_Texte extrait_
Le transport aérien des minerais interdit !

Le gouvernement de la République Démocratique du Congo, par l’entremise du ministère des Mines, vient d’interdire formellement le transport par avion des minerais depuis la province de Maniema jusqu’à Goma, chef-lieu du Nord-Kivu. Cette importante décision prise par le ministre des Mines, Martin Kabwelulu, à l’issue de son séjour d’une semaine (du 20 au 27 juin 2012) au Maniema, est motivé par le souci de mettre fin à la déviation illicite des minerais qui traversent la frontière. « C’est qui constitue une perte pour la RDC en termes des revenus… » a-t-il expliqué. 
Instruisant à cet effet que les minerais puissent prendre la direction du Nord du Katanga par la voie ferrée, Martin Kabwelulu a indiqué que 8 locomotives faciliteront leur évacuation vers Kalemie avant de prendre la voie lacustre vers Dar-Es Salam via Kigoma en Tanzanie. D’où un appel pathétique aux enfants du Maniema qu’ils prennent conscience pour une gestion efficiente de leurs ressources, facteurs du développement de la RDC.

_Exercice 1_
Relevez tous les modes de transport des minerais mentionnés dans le texte sur l'interdiction du transport aérien des minerais.
_Exercice 2_
Recopiez le passage du texte sur l'interdiction du transport aérien des minerais qui va de "Instruisant à cet" jusqu'à "développement de la RDC." inclus.

_Données enregistrées_
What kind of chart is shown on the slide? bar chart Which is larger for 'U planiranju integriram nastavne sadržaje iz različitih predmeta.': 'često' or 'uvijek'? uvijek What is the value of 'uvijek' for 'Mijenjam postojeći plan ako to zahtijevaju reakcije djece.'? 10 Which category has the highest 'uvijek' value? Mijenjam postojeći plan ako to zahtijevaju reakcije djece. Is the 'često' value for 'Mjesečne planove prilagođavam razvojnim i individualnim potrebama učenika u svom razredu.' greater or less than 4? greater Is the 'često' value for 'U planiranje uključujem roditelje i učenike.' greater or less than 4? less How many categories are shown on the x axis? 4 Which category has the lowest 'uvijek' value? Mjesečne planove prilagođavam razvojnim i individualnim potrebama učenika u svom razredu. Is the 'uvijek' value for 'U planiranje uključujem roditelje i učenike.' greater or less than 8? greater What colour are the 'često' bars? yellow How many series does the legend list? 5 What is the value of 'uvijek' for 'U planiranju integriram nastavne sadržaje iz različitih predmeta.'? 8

_Réponse 1_
- Le transport par avion
- La voie ferrée
- La voie lacustre

_Réponse 2_
Instruisant à cet effet que les minerais puissent prendre la direction du Nord du Katanga par la voie ferrée, Martin Kabwelulu a indiqué que 8 locomotives faciliteront leur évacuation vers Kalemie avant de prendre la voie lacustre vers Dar-Es Salam via Kigoma en Tanzanie. D’où un appel pathétique aux enfants du Maniema qu’ils prennent conscience pour une gestion efficiente de leurs ressources, facteurs du développement de la RDC.